People were of two minds when it came to rat hunting at the Front in 1916, or so it would seem: rats seem to have been fair game in the trenches, given the tough conditions and close quarters; on the other hand, rats in the open, along the roads, were let to live by many who thought that killing in battle was enough, and that a respect for other life--even rats-- was an acknowledged necessity. In the scene below we see British soldiers going about the business of eradicating rats from the trenches--with bayonets. A terrier is let loose on one, while the soldier in the background displays his trophy above the fire line for the Germans across the killing fields to see, as no doubt the enemy had the same problem, and there was at least in this brief moment a common human contact.

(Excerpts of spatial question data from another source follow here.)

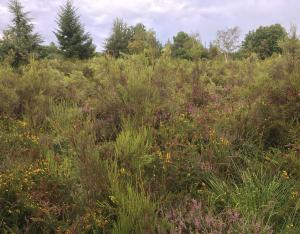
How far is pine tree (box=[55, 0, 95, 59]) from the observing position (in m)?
34.0

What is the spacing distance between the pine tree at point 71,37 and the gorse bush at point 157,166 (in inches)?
1105

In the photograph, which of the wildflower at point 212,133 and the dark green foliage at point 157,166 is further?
the wildflower at point 212,133

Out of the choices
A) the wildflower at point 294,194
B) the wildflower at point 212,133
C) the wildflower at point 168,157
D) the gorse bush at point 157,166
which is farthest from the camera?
the wildflower at point 212,133

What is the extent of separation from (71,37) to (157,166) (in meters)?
32.3

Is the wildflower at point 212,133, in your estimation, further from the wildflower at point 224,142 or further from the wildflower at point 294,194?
the wildflower at point 294,194

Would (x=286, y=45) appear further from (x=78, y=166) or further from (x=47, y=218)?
(x=47, y=218)

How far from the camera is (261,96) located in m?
5.93

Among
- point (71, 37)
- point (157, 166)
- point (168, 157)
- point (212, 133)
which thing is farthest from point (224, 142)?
point (71, 37)

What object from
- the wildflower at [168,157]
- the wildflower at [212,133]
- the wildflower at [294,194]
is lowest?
the wildflower at [294,194]

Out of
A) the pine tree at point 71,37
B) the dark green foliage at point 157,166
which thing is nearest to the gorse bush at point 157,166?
the dark green foliage at point 157,166

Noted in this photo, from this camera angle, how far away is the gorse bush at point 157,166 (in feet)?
10.6

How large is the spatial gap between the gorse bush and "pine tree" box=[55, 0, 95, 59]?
92.1 feet

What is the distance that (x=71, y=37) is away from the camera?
3450 centimetres

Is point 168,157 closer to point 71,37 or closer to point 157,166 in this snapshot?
point 157,166
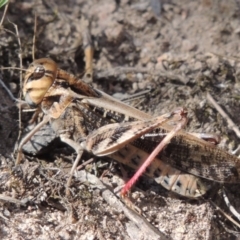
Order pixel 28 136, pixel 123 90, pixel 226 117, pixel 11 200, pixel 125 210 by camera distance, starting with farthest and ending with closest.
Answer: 1. pixel 123 90
2. pixel 226 117
3. pixel 28 136
4. pixel 125 210
5. pixel 11 200

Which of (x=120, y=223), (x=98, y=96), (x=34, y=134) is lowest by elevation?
Answer: (x=120, y=223)

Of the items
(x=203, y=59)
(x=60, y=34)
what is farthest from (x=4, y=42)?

[Source: the Illustrated London News, April 1, 1916.]
There are a number of posts on this blog that have no real category, though they are joined by one simple principle--they look "straight" onto something, like straight up, straight down, and straight through. It isn't necessarily obvious, but these points of view are really pretty scarce in the history of antique prints. (Since there is no category you can search "straight" int he Google search box at left for other poss.) In this case, above, we have the gunner's eye view of the working of a machine gun, a great image published by The Illustrated London News in 1916.

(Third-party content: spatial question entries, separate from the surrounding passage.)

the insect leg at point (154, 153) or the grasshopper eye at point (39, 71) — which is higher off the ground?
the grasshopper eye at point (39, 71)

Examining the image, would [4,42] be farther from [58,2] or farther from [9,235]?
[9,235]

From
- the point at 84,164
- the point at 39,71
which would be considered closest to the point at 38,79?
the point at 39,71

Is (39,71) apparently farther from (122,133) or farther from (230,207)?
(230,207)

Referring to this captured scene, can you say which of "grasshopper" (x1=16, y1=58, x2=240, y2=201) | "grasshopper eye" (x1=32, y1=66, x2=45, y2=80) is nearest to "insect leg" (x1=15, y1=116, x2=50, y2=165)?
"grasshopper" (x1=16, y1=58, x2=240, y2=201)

The machine gun type isn't stated but I figured that it must be a water-cooled Vickers .303--from this vantage point your face wouldn't be more than a foot from the sight; the curved bits at front are hand grips, and the "trigger" (an oval button that you press in to activate the gun) would be between those two curved elements and just below--I think that you could've seen the trigger if it was drawn in, though for whatever reason it is not there. In any event those hand grips are less than 9 inches apart, so you can tell now that the view of the machine gun is from very close proximity.
Here's an unexpected find: a video of shooting a Vickers (without sighting mechanism) at nearly this exact perspective, found on youtube:
This striking photo shows the shell casings for one day's worth of bombardment by the U.K., at a position somewhere in France, 1916. I reckon that there are 3,000 105mm shell casings in this photo, which for one day's work is a lot. Throughout the course of the war it has been estimated that there were about 1.75 billion artillery shells fired, which makes this pile about .0000001% of the total; another way of looking at this number is that it would take about 580,000 of these piles to equal the 1.75 billion figure. It is a vast number, and vast numbers are hard to understand in a daily language.